◆ DIRECTIONS FOR THIS TASK ◆
Gather each line of the entries below that contains the word "nearest", and copy those lines in full.

◆ MATERIALS PROVIDED ◆
____

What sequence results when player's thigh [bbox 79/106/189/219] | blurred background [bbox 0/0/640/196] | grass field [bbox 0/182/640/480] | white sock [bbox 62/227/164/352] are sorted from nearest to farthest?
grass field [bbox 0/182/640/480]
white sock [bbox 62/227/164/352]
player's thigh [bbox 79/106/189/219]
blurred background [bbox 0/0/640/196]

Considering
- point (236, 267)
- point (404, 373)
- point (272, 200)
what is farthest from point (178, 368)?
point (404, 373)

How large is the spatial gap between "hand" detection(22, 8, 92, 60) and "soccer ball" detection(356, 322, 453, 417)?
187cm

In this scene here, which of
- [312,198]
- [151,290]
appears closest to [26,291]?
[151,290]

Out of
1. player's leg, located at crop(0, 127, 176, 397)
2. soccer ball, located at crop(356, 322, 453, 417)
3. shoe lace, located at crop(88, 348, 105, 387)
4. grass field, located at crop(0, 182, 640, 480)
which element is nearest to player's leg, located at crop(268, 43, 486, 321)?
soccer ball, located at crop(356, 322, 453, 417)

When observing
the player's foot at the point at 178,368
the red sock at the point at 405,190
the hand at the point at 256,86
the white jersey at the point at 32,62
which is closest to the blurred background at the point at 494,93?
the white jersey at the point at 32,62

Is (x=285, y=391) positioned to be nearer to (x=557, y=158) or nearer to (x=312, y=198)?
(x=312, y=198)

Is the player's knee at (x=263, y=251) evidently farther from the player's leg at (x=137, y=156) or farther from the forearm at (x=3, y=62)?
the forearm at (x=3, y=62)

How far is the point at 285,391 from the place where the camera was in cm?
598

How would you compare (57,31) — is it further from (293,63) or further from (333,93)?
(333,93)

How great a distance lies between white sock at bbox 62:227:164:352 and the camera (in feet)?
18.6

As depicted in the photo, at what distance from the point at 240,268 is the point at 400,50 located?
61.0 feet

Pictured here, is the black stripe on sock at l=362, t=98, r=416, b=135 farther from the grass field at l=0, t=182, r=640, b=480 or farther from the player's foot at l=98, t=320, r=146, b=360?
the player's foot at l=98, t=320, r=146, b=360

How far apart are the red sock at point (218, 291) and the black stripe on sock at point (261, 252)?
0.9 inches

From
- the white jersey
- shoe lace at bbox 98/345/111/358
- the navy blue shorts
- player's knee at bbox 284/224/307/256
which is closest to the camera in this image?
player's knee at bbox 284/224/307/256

____

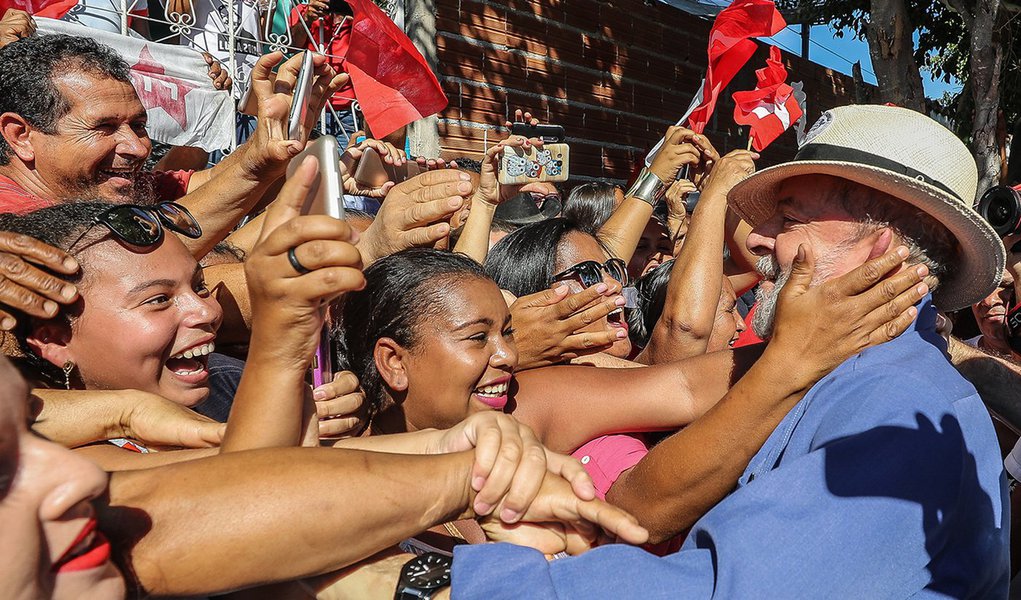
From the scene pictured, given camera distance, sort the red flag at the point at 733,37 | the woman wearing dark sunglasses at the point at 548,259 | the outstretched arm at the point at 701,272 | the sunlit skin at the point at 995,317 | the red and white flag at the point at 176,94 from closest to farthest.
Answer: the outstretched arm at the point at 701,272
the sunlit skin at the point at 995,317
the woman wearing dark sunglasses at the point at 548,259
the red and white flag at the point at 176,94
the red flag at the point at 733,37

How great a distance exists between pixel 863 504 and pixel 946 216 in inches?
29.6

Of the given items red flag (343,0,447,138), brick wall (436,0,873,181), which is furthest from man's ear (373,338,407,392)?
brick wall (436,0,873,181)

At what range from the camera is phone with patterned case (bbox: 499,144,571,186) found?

____

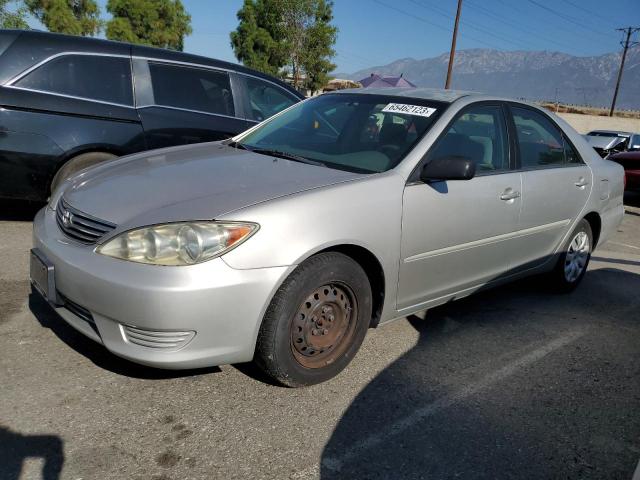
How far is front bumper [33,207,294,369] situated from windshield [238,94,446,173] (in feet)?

____

◆ THE REPLY ◆
What sequence results when player's thigh [bbox 79/106/189/219] | blurred background [bbox 0/0/640/196] | grass field [bbox 0/182/640/480] | white sock [bbox 62/227/164/352] are sorted from nearest to farthest?
which element is nearest to player's leg, located at crop(268, 43, 486, 321)?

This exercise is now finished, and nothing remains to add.